→ **TO DO**:
Count the lines in the records below that contain the word "Fence", and give only that count.

→ **EXTRACTED DATA**:
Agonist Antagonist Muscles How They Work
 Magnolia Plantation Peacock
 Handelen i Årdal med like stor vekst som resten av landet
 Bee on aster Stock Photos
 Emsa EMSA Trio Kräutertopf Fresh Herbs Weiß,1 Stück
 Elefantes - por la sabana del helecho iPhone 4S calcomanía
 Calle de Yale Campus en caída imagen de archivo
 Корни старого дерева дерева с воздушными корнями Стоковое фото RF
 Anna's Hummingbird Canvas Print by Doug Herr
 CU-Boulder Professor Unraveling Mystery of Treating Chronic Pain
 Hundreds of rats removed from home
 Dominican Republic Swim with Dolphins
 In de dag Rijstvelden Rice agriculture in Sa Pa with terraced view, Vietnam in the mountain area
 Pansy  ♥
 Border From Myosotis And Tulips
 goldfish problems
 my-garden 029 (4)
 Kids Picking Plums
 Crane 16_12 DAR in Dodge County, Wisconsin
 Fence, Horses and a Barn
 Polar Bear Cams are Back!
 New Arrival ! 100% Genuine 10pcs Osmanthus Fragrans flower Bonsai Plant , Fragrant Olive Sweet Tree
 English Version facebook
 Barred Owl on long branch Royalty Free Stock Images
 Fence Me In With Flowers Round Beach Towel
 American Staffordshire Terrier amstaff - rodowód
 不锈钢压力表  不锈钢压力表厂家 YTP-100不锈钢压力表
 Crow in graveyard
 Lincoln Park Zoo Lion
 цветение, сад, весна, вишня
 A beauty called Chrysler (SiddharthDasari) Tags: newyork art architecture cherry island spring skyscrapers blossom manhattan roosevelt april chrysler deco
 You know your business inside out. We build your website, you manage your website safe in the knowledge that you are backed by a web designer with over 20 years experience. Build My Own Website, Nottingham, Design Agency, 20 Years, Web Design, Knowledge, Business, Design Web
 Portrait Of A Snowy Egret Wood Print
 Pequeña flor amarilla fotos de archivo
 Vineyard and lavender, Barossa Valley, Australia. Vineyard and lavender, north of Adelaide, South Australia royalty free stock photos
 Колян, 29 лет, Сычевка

→ **SOLUTION TO THE EXERCISE**:
2